### Text excerpt
┄┄┄┄┄┄┄┄┄┄┄┄┄┄┄┄┄┄┄┄

Search code examples
c#selenium-webdrivertwitterselenium-chromedriversocks5

JS is disabled when trying to get page via Selenium "--headless=new"


The Twitter API is now paid, so now I need to write a parser for the tweet pages. I am using socks5 proxy.

So my first step was to get the tweet page directly through the socks5 proxy. I got a 302 code and an endless redirect.

Then I tried adding cookies and got a "Please enable JS" page.

So now we have decided to use Selenium to get this page. When I try to get the page without headless=new there is no problem, but when I try to use that argument, the "please include JS" page reappears.

What I've tried:

Also I tried to install different user agents, different Selenium libraries, explicitly set the path to the chrome driver (v114.0.5735.90 driver and google chrome v114.0.5735.199) and different browsers (Edge). JS was enabled.

┄┄┄┄┄┄┄┄┄┄┄┄┄┄┄┄┄┄┄┄

Data extracted from a collection
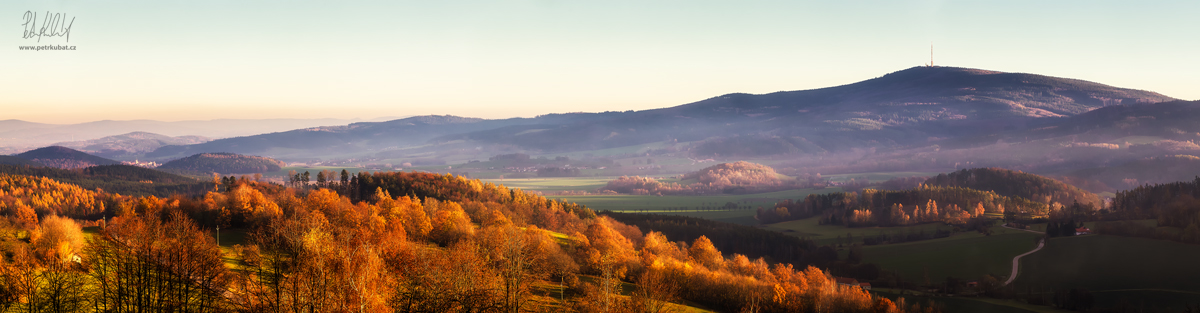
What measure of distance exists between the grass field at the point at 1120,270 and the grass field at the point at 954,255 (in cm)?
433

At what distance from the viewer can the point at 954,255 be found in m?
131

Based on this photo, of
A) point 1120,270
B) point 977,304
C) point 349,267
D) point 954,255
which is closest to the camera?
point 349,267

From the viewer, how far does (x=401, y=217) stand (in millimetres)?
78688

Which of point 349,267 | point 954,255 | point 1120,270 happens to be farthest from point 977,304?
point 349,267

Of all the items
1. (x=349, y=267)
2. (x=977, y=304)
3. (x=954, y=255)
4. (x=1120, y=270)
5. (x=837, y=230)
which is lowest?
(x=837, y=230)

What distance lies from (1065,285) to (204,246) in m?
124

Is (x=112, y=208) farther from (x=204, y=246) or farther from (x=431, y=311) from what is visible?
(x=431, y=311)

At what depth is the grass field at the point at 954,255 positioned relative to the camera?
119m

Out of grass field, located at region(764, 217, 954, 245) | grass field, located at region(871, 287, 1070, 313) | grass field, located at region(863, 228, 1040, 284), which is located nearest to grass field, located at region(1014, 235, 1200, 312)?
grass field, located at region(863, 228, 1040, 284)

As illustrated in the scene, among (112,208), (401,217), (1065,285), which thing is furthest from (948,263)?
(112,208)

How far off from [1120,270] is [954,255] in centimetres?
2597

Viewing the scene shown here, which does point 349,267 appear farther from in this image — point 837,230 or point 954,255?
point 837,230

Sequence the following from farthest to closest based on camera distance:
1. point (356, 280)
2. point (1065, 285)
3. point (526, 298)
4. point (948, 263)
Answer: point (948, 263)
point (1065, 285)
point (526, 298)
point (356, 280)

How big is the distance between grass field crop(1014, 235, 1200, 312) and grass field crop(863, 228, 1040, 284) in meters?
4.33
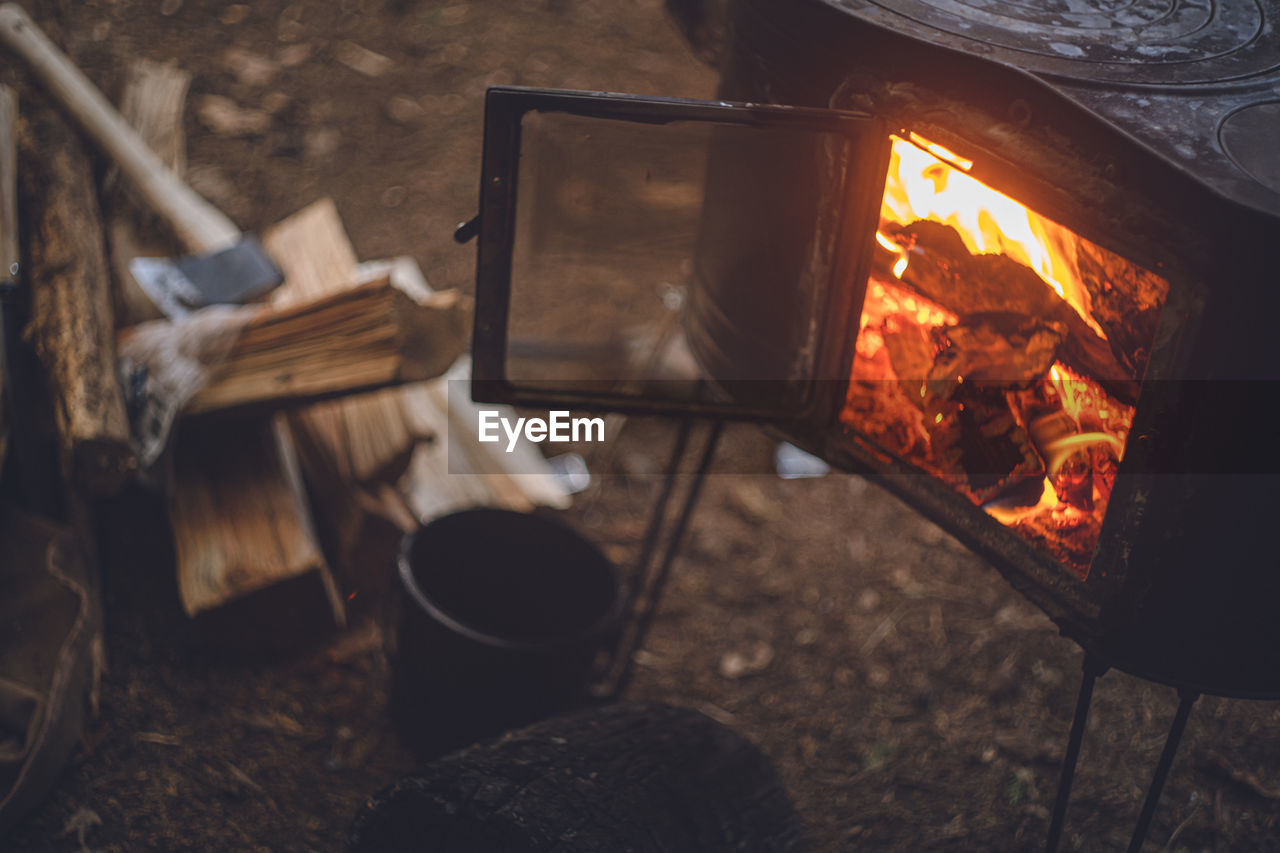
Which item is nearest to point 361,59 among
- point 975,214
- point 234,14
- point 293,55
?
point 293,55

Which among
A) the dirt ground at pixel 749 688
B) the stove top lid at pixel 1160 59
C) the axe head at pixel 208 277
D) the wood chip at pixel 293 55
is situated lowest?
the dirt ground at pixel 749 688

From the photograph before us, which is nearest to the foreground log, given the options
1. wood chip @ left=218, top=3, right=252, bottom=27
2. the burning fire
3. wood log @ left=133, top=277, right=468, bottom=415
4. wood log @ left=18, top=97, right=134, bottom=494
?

┄┄┄┄┄┄┄┄┄┄┄┄┄┄┄┄┄┄┄┄

### Exercise instructions
[1] In the forum post, which driver and browser versions are given?
[2] Output the forum post verbatim from "The Twitter API" up to and including "JS was enabled.".

### Answers in order
[1] Chrome driver v114.0.5735.90 and Google Chrome v114.0.5735.199.

[2]
The Twitter API is now paid, so now I need to write a parser for the tweet pages. I am using socks5 proxy.

So my first step was to get the tweet page directly through the socks5 proxy. I got a 302 code and an endless redirect.

Then I tried adding cookies and got a "Please enable JS" page.

So now we have decided to use Selenium to get this page. When I try to get the page without headless=new there is no problem, but when I try to use that argument, the "please include JS" page reappears.

What I've tried:

Also I tried to install different user agents, different Selenium libraries, explicitly set the path to the chrome driver (v114.0.5735.90 driver and google chrome v114.0.5735.199) and different browsers (Edge). JS was enabled.